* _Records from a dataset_
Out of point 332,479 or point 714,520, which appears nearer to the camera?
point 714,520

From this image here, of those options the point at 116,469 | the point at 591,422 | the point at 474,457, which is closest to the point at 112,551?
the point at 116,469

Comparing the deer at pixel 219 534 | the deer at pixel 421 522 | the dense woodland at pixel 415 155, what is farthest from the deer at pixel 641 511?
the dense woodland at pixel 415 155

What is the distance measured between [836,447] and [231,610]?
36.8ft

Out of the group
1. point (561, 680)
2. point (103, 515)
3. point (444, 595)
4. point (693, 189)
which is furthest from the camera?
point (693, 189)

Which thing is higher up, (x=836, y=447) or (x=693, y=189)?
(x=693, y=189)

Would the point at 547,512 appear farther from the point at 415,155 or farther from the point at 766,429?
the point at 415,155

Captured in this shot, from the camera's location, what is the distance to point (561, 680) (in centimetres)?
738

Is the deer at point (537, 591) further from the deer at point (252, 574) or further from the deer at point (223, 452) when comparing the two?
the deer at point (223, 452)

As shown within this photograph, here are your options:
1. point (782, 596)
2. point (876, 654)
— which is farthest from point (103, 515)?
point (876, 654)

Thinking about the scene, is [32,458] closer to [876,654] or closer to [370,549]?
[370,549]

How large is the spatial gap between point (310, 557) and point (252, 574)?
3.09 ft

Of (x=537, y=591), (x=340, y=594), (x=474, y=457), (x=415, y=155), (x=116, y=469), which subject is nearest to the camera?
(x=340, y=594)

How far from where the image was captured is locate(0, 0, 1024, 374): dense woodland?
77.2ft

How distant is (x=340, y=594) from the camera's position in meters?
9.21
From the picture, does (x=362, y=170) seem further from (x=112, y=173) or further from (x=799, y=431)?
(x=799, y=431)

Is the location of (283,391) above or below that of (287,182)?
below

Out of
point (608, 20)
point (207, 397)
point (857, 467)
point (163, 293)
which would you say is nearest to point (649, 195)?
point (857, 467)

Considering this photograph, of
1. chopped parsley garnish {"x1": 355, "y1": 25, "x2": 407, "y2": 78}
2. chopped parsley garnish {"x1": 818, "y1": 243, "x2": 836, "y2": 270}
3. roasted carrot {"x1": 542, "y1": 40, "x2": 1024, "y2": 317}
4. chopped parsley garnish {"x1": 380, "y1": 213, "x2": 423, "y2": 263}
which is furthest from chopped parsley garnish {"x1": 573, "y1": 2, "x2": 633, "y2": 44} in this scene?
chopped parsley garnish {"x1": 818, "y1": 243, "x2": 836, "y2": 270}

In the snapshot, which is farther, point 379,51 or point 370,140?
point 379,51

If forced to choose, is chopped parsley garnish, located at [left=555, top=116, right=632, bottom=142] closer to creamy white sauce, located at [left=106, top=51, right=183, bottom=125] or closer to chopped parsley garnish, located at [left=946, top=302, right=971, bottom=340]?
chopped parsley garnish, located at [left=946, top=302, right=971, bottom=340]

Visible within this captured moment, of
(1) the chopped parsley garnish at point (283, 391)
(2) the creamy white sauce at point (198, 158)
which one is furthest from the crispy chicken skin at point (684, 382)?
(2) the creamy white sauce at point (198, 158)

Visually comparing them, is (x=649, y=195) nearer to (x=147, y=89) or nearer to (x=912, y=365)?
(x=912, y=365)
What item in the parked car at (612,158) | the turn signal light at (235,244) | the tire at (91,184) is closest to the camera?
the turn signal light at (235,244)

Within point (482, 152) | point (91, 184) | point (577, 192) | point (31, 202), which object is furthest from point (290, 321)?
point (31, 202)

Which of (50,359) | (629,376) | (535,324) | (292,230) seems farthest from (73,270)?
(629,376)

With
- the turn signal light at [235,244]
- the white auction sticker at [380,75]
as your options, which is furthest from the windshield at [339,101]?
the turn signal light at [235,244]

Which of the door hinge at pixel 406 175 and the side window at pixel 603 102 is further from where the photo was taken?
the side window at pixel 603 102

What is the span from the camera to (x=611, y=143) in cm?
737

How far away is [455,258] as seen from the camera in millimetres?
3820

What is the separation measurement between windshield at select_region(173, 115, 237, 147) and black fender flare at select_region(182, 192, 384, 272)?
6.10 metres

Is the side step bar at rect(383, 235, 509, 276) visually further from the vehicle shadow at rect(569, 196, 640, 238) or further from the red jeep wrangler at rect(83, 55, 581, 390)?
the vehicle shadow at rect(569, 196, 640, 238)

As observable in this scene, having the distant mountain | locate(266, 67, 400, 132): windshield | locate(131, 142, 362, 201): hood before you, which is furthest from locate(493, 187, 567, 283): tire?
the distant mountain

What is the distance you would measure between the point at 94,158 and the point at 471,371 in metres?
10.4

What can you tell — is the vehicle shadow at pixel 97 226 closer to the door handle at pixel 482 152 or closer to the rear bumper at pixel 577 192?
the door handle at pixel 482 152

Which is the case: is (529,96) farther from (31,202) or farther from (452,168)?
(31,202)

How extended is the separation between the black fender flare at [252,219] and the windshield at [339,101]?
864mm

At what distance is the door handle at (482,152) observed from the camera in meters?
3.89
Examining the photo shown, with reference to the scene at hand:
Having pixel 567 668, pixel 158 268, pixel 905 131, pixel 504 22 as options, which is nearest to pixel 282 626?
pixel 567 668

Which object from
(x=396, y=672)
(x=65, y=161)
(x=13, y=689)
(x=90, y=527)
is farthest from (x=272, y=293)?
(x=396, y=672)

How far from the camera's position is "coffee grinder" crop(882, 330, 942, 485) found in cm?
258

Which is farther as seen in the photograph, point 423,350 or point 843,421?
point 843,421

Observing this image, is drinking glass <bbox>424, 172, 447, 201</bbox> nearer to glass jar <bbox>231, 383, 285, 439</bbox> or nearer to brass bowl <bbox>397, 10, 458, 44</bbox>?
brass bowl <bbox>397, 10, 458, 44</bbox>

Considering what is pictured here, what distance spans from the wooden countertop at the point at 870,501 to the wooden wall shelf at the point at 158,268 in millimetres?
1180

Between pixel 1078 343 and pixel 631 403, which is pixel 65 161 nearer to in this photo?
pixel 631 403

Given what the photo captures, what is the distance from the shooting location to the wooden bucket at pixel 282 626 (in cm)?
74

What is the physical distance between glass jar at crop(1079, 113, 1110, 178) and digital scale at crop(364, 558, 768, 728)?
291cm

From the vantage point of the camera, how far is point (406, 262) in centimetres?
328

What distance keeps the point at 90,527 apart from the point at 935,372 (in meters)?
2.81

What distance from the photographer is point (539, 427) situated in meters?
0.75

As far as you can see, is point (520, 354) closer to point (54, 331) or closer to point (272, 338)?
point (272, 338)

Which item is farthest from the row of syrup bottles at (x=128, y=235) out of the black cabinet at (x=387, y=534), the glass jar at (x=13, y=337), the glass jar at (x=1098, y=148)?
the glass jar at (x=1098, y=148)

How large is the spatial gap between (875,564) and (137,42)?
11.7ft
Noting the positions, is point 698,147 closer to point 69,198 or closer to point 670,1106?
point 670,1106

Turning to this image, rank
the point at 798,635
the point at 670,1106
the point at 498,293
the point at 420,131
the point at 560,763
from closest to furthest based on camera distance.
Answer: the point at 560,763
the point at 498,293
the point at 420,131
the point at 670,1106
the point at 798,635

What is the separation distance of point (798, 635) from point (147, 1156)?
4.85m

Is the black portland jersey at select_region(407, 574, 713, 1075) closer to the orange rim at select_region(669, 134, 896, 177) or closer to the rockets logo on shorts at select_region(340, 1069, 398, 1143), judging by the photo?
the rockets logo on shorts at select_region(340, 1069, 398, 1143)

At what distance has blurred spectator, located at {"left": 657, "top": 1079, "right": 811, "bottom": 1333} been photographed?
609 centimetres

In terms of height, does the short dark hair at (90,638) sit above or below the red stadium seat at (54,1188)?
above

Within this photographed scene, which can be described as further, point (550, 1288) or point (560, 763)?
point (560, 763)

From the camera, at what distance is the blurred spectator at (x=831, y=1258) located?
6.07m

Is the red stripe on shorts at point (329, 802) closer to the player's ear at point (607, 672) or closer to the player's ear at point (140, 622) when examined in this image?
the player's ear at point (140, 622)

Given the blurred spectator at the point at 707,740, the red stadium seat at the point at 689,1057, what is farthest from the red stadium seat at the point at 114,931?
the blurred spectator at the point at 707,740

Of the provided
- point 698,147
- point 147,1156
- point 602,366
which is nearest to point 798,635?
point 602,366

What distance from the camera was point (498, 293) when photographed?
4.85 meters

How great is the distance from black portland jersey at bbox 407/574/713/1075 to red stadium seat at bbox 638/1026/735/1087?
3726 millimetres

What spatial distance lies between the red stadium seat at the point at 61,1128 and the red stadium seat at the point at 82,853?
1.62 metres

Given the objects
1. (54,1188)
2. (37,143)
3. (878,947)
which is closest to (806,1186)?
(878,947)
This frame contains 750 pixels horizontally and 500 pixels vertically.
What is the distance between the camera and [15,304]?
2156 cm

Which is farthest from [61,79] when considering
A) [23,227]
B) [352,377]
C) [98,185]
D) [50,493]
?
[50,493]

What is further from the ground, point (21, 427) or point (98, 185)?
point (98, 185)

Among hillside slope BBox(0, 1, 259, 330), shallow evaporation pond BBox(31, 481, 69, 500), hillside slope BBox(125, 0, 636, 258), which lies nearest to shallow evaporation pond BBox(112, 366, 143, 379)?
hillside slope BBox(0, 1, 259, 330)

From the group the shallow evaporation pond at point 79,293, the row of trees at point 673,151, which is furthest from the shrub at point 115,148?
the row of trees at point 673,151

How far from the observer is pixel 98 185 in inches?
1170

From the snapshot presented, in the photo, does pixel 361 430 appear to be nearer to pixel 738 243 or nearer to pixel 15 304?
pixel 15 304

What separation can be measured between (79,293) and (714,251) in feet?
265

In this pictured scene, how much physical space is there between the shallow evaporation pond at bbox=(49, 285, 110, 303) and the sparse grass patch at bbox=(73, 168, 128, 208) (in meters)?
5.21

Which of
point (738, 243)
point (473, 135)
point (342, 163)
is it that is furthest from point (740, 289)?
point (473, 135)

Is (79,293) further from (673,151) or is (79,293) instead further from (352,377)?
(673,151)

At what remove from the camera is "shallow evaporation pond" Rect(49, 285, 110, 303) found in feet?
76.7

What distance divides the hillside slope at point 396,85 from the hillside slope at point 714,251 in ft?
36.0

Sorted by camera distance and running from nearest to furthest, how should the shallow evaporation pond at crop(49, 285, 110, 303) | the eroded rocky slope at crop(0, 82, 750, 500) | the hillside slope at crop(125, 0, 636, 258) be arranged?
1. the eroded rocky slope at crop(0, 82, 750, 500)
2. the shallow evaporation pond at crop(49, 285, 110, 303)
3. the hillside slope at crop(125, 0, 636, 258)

* _Task details_
Write out only the final block of lines, starting at the line with "Is (79,293) further" and running to the end of the material.

* _Problem solution_
Is (79,293) further from (673,151) or is (79,293) instead further from (352,377)?
(673,151)

At what remove from the camera is "shallow evaporation pond" Rect(49, 285, 110, 303) found in feet?
76.7

What distance divides the hillside slope at point 396,85 from the hillside slope at point 714,251 in ft?
36.0

Sorted by camera distance and running from nearest to furthest, how should the shallow evaporation pond at crop(49, 285, 110, 303) | the eroded rocky slope at crop(0, 82, 750, 500) | the hillside slope at crop(125, 0, 636, 258) be arranged?
1. the eroded rocky slope at crop(0, 82, 750, 500)
2. the shallow evaporation pond at crop(49, 285, 110, 303)
3. the hillside slope at crop(125, 0, 636, 258)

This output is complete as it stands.